*取り組む課題*.
1: 本文の「編集長が語る!講義の見どころ」から「解を深めておきたいものです。」までの部分を、「編集長」を「編集責任者」に置き換えて書き直してもらえますか。
2: 本文にある「いよいよアメリカ大統領選挙となりました。」という一文を英語に訳すとどうなりますか。

編集長が語る!講義の見どころ
「アメリカの今とこれから」を深く理解するために(テンミニッツTVメルマガ)
2020/11/03
いつもありがとうございます。テンミニッツTV編集長の川上です。
いよいよアメリカ大統領選挙となりました。この機会だからこそ、「アメリカは今、どうなっているのか。これからどうなるのか」について、基礎的なところからきちんと理解を深めておきたいものです。
本日は、そのことがよくわかる2つの講義シリーズを紹介いたします。吉田正紀先生(日本戦略研究フォーラム政策提言委員/米国支部長)と、曽根泰教先生(テンミニッツTV副座長/慶應義塾大学名誉教授)の講義です。
まず、吉田先生の講義は下記となります。
◆吉田正紀:米国の対中政策~戦略の現状と課題(全6話)

*記録一覧*.
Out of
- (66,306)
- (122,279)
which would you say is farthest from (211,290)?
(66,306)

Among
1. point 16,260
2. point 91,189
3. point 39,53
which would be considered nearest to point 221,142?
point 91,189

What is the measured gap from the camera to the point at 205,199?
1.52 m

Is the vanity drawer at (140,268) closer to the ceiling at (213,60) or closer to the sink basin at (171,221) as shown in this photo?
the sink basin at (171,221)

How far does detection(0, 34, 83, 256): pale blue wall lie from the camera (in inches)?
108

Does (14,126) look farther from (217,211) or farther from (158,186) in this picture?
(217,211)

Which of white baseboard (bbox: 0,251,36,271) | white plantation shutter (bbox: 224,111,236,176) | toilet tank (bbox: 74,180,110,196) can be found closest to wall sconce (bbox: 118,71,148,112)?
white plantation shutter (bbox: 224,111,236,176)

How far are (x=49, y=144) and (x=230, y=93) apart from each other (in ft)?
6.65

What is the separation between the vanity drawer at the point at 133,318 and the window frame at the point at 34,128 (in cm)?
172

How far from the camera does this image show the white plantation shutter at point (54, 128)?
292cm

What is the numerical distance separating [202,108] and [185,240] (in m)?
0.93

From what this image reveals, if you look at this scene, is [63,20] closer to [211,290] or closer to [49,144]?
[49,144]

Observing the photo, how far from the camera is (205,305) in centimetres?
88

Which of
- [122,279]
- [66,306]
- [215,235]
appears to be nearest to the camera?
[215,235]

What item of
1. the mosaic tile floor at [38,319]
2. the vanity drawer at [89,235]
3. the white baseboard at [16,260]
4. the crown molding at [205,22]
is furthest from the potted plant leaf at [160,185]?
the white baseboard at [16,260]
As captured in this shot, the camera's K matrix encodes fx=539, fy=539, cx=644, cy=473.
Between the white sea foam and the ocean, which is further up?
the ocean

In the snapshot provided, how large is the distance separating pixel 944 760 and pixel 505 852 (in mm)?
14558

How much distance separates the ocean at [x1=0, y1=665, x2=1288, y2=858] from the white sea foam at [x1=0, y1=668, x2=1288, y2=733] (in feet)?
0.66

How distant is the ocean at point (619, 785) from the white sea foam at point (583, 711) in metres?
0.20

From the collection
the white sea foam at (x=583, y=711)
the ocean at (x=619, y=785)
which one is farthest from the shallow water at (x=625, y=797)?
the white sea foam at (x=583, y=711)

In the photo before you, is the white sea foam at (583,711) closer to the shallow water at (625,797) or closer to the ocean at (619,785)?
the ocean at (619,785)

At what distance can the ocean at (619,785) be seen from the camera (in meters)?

*各課題の解答*.
1:
編集責任者が語る!講義の見どころ
「アメリカの今とこれから」を深く理解するために(テンミニッツTVメルマガ)
2020/11/03
いつもありがとうございます。テンミニッツTV編集責任者の川上です。
いよいよアメリカ大統領選挙となりました。この機会だからこそ、「アメリカは今、どうなっているのか。これからどうなるのか」について、基礎的なところからきちんと理解を深めておきたいものです。

2: The U.S. presidential election has finally arrived.